I don’t believe in forgiveness in the way most of us know it. I believe we experience situations that allow our consciousness to expand. From that perspective, while the experiences may be difficult and painful, there’s nothing to forgive. We’re all just guiding each other home, even through pain, frustration, challenges.

Every painful situation is an opportunity to heal, love, transcend. Easy to say when you can look at it from the 10,000 foot view, far more challenging when it’s closing in on you. In the process of challenges, it is difficult to think straight, the fight/flight/freeze/submit part of your brain takes over and nothing is logical.

Where I think forgiveness is helpful is in recognizing the humanness and divinity in all of us. Forgiveness is for letting go of the blame, shame, and guilt. Forgiveness cuts us some slack. It helps us say, “Yep, I was an ass, they were a jerk, neither of us showed up as our best person, but I am not going to beat myself up or hold this over them for one second longer. We both were doing the best we could with what we had available at that moment.”

This is not about excusing someone else poor behavior. My boss showed a lack of leadership, integrity, and respect. How I reacted to it is my responsibility and I, too, responded disrespectfully, angrily, with plenty of passive aggressiveness.

Far easier to focus on all the bad about a situation or the people involved than it is to find that one speck of light and focus on that, continually, diligently, until that speck begins to grow. The ego will try to bait you into going down the path of woulda, coulda, shoulda, shame, blame and regret. But if you’re willing to simply say (and keep saying), “No thanks, I am choosing to forgive instead,” eventually the ego gives up.

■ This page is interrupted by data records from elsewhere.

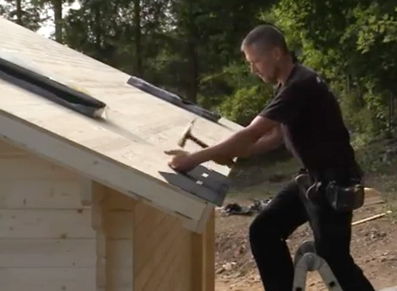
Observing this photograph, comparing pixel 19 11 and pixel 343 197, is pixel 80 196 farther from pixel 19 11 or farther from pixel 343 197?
pixel 19 11

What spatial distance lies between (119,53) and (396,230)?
18.7m

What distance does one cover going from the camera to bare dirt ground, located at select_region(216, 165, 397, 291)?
11116 mm

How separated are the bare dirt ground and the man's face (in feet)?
21.1

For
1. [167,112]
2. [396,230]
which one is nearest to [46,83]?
[167,112]

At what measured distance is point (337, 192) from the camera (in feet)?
14.9

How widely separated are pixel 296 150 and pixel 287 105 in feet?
1.30

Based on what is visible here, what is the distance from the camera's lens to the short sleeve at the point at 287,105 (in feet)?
14.2

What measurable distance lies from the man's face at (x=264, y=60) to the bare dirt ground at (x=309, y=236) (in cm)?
642

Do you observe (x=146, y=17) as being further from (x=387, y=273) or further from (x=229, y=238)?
(x=387, y=273)

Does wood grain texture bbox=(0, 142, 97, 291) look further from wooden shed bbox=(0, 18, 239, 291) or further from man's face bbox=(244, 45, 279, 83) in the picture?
man's face bbox=(244, 45, 279, 83)

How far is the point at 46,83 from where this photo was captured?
4867mm

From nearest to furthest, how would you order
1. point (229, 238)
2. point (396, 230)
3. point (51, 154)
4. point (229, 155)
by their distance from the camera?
point (51, 154)
point (229, 155)
point (396, 230)
point (229, 238)

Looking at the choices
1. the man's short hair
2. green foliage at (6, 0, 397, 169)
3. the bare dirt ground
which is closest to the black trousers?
the man's short hair

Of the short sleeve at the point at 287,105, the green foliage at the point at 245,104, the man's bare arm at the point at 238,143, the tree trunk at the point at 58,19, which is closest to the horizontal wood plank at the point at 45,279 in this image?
the man's bare arm at the point at 238,143
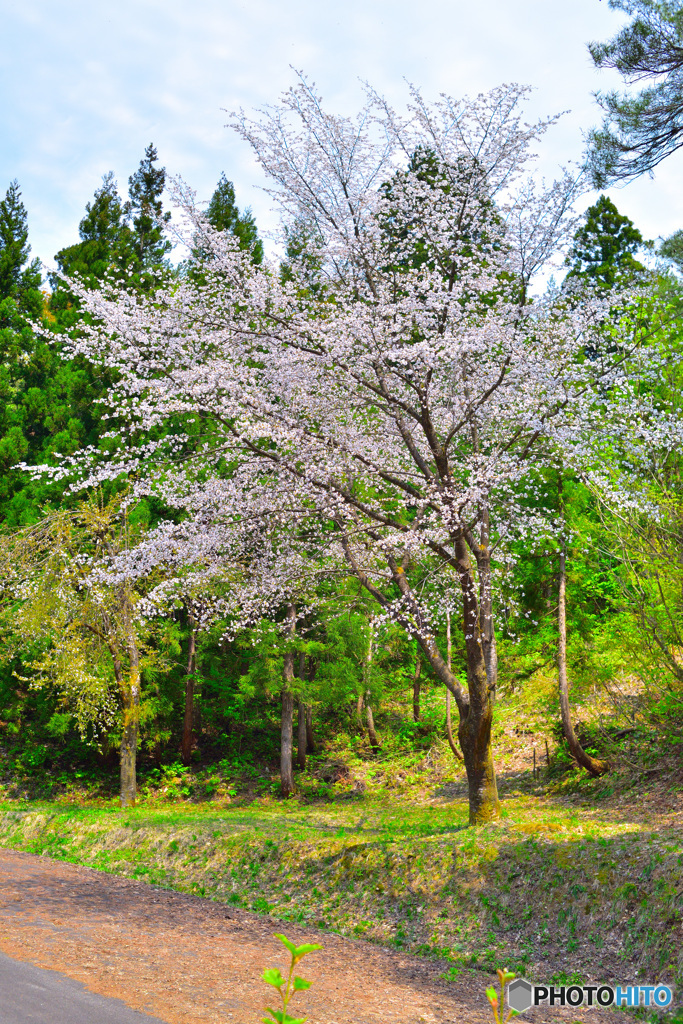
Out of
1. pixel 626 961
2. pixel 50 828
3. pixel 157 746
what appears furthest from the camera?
pixel 157 746

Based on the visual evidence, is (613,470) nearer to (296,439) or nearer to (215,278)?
(296,439)

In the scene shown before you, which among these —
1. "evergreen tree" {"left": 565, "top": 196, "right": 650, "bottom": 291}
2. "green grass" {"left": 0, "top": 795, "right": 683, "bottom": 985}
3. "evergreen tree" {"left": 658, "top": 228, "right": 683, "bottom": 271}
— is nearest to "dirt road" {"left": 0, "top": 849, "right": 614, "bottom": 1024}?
"green grass" {"left": 0, "top": 795, "right": 683, "bottom": 985}

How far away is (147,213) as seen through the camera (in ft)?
91.2

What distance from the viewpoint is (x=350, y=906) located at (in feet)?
25.2

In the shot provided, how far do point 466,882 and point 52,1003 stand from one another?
4.20 meters

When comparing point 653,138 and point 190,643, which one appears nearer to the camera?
point 653,138

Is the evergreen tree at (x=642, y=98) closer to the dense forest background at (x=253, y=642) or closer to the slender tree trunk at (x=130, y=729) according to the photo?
the dense forest background at (x=253, y=642)

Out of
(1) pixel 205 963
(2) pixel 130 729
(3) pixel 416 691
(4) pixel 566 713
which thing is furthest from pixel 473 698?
(3) pixel 416 691

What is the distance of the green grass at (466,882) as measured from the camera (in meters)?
5.98

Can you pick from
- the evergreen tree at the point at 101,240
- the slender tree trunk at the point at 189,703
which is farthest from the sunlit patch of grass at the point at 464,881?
the evergreen tree at the point at 101,240

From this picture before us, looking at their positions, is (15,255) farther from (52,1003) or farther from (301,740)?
(52,1003)

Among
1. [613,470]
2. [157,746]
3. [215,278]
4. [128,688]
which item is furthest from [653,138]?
[157,746]

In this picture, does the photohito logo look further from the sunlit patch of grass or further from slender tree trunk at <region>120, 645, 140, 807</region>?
slender tree trunk at <region>120, 645, 140, 807</region>

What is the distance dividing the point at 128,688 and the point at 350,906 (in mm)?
8290
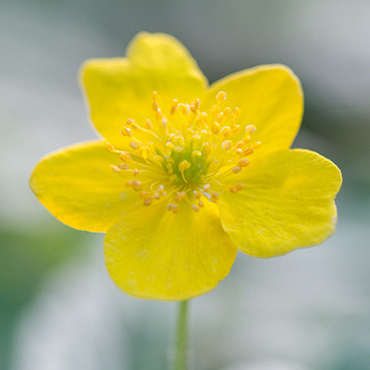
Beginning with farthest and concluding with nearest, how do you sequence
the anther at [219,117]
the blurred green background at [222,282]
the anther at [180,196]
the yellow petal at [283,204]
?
1. the blurred green background at [222,282]
2. the anther at [219,117]
3. the anther at [180,196]
4. the yellow petal at [283,204]

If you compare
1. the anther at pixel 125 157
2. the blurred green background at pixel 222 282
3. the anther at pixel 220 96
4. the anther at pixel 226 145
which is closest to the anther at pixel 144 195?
the anther at pixel 125 157

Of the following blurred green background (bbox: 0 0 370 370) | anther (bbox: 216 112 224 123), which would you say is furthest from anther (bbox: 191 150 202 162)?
blurred green background (bbox: 0 0 370 370)

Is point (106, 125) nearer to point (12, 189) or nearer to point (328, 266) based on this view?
point (12, 189)

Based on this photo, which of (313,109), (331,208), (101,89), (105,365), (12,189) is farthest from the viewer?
(313,109)

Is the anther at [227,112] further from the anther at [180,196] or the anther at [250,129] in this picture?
the anther at [180,196]

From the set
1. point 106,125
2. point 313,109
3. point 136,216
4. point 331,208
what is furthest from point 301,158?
point 313,109
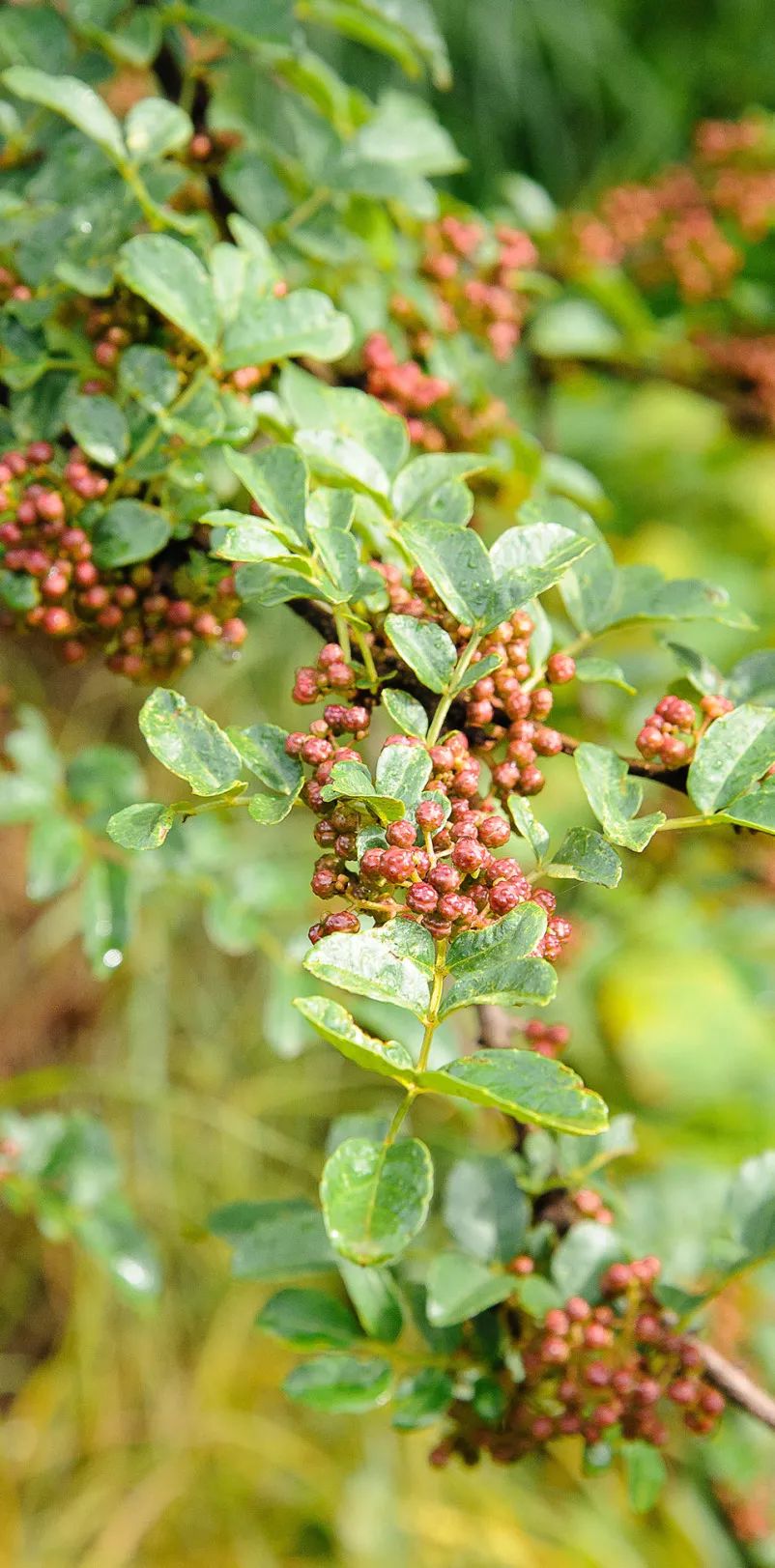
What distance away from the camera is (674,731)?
52 centimetres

When I resigned, I immediately started focusing on forgiving myself, my boss, the situation, previous people whom shared similar situations with me, including my family. It was hard. My ego fought it, bringing up every inequity over the tenure of my job. I repeated forgiveness like a mantra, refusing to take the bait.

The internal work is far from complete. Rewiring the brain to new default patterns takes time and commitment. Every single day, I realize how much happier I am and how many opportunities continue to present themselves. I don’t think that is a coincidence. While I would never recommend anyone working for my former boss, I am grateful for the (albeit painful) opportunity I had to change myself.